A quality-adjusted life year (QALY) is an outcome measure that considers both the quality and the quantity of life lived. The QALY is based on the number of years of life added by the intervention. Each year in perfect health is assigned the value of 1.0. Each year of less-than-perfect health is assigned a value less than 1.0 down to a value of 0.0 for death. If the extra years would not be lived in full health, for example if the patient would lose a limb, be blind or suffer from worse mental health, then the extra life-years may be given a value of less than 1 to account for this.
HIV interventions intended to improve and/or extend the lives of HIV positive persons can be evaluated to determine the number of additional QALYs gained (or saved) that would have otherwise been lost.

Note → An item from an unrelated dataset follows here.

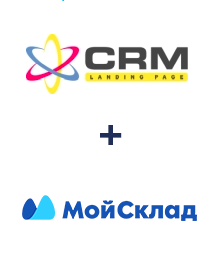 Интеграция LP-CRM и МойСклад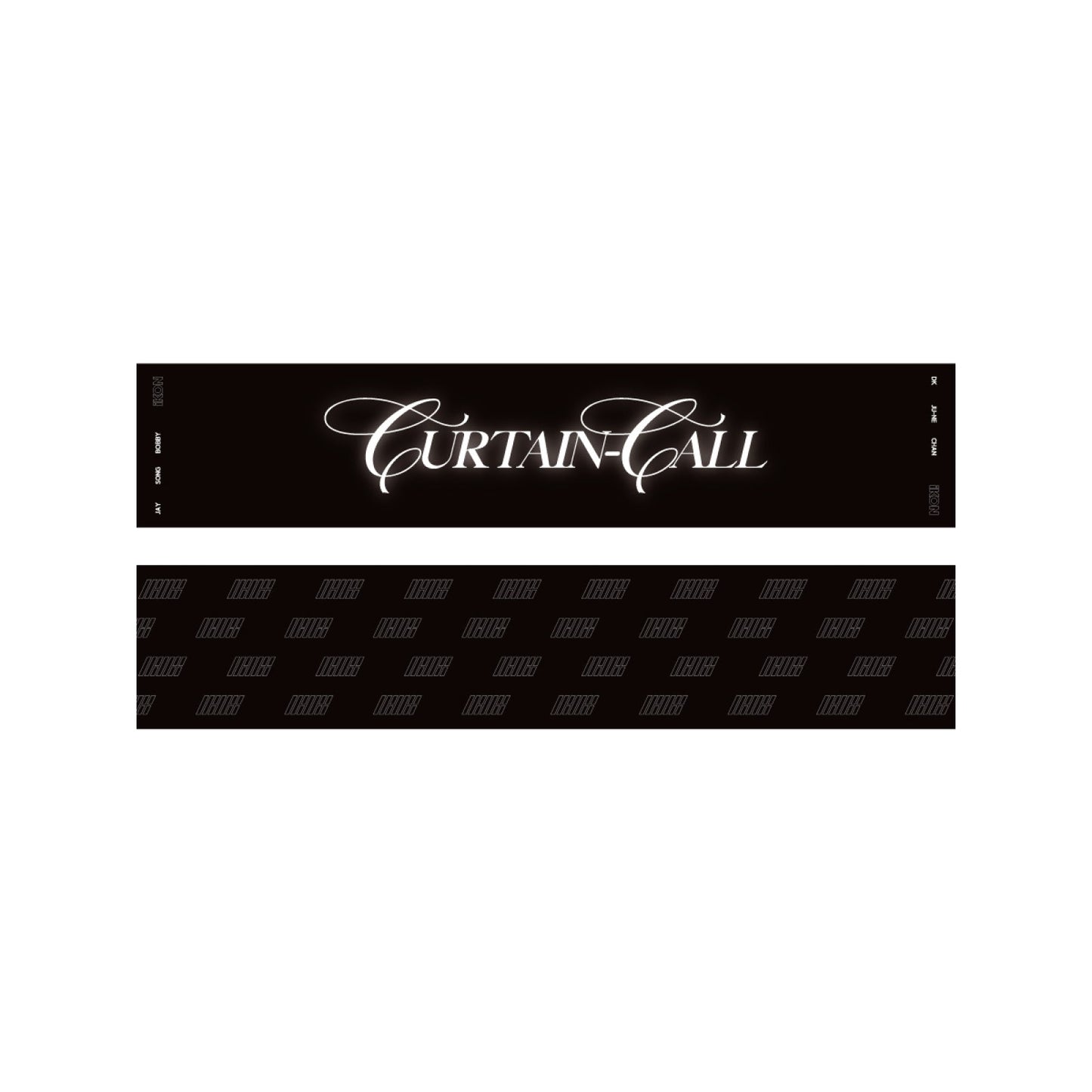 iKON Official MD - Curtain Call 2024 Fan Concert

When evaluating several such programs in CE analysis, the CE ratio can be expressed in terms of cost per QALY gained.
Most outcome measures, including infections averted, life years gained and new HIV diagnoses, can be translated into QALYs, thereby providing a consistent measure of comparison across many different types of intervention programs.
A cost-effectiveness ratio of $50,000 to $100,000 per QALY gained has been long cited in the literature as a conservative threshold for a cost-effective intervention. Traditionally, if an intervention was estimated to cost less than $50,000 to $100,000 per QALY gained, it would be considered cost-effective. However, recent studies have argued that this benchmark is likely too low since the threshold has not been reassessed over time.1 To reflect the advances of modern health care, Braithwaite et al reevaluated the threshold and estimated the plausible range for a cost-effectiveness decision rule to be between $109,000 and $297,000 per QALY saved (in 2003 dollars; $143,000-$388,000 in 2010 dollars).2
What does “cost-saving” mean?
When two or more programs are being compared (intervention vs. comparator), the intervention is labeled as “cost-saving” when both the net outcome of the intervention is greater than or equal to that of the comparator and the cost of the intervention is less than the cost of the comparator. A program can only be deemed cost-saving when it is compared to an alternative. The alternative is typically the status quo or the current standard of care.
In Example 2, Program A is both cheaper and more beneficial than the current standard of care and is therefore a cost-saving alternative. CE ratios cannot be negative.